How pregnant did ya get that girl’s mouth?

 

 Director: Steven Soderbergh

Cast: Channing Tatum, Matthew McConaughey, Alex Pettyfer, Joe Manganiello, Matt Bomer, Cody Horn, Riley Keough

Genre: Drama

Type: Mainstream

Running Time: 110 mins

Rated R

Magic Mike was a deliciously deceptive cocktail of sexy male strippers and awkward ‘artsy’ independent cinema verité style life drama. In my strong opinion, the film was marketed as a rollicking sexual thrill ride primarily targeted at women of all ages. The stripping is, in reality, only a thin superficial layer to the film. It is in fact about the late coming-of-age of Tatum’s character, Mike. Mike is a 30-something Tampa stripper, contractor, roofer and all around entrepreneur with bigger dreams. It is clear that the stripping is only a means to an end for him. But he seems to have found himself on a plateau that perpetuates this redundant stagnant stage in life.

Tatum was likeable, as he often is. He was a pleasure to watch, no pun intended. However, one could argue that the real scene stealer may have been Alex Pettyfer.  In my opinion, Pettyfer’s acting chops have significantly improved since I last watched him in 2011’s (arguably unpleasant) Beastly. His American accent is significantly improved and spot on. He portrayed his somewhat lost and troubled character efficiently enough.

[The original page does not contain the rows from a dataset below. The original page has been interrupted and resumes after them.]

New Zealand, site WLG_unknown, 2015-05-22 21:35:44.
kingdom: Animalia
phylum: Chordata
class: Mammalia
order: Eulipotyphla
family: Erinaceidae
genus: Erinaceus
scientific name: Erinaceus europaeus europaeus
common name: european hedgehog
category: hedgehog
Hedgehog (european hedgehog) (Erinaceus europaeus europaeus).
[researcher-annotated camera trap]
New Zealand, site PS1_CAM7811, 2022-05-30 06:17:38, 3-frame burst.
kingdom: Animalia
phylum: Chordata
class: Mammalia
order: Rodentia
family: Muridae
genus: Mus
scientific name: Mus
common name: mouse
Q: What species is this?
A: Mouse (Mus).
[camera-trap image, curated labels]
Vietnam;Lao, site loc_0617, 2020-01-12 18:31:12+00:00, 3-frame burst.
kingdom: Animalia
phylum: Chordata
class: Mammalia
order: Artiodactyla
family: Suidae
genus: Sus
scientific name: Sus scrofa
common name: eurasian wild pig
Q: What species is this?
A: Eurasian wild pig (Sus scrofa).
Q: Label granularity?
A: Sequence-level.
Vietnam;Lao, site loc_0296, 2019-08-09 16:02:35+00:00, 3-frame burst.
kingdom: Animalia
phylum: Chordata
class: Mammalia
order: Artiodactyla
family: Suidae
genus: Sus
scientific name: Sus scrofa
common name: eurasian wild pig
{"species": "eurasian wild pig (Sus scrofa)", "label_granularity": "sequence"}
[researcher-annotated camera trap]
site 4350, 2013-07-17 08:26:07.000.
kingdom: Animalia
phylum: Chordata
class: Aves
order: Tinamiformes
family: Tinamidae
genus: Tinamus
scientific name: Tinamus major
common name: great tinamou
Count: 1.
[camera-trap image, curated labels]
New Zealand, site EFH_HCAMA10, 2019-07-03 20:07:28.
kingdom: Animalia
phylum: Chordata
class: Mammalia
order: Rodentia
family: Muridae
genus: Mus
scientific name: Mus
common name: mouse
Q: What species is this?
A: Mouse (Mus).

While the film started off strong (with the potential for a powerful ending that was suggested with the implication of a progressive timeline), it’s appeal diminished for me less than halfway in. I found myself either rolling my eyes out of boredom or getting anxious as a result of thinking about errands I had to run. The pace dips but picks back up when Mike begins to find it within himself to move forward and change his lifestyle with a little help from Cody Horn’s often admonishing character.

The ending left me feeling like I hadn’t seen enough of these characters’ lives. I suspect the ending was left so open to let you, the viewer, finish the story yourself. However, that effect was not successfully achieved. It felt abrupt and terse. Perhaps some may find this works for them, but I found it unappealing. I would have preferred a more conclusive ending.

All in all, I enjoyed the film because of it’s use of realism typical of cinema verité (for example, even the use of sound was kept primarily diegetic, which was something I appreciated) and because Channing Tatum did a strong job carrying the plot and was effortless in his portrayal of Mike. I’m actually contemplating discussing Cody Horn, but I think I will refrain until I am more familiar with her body of work. I will say, however, that I am not quite sure how I feel about her.

The Long and Short: Overall, it is a good film to see, but you wouldn’t be missing anything substantial if you waited to rent it.

My Recommendation: I recommend you watch this with like-minded friends who will enjoy stripping, accompanied by a story about the lesser known lifestyles of male strippers.

Favourite Scene: Pretty much every time Channing Tatum danced on stage.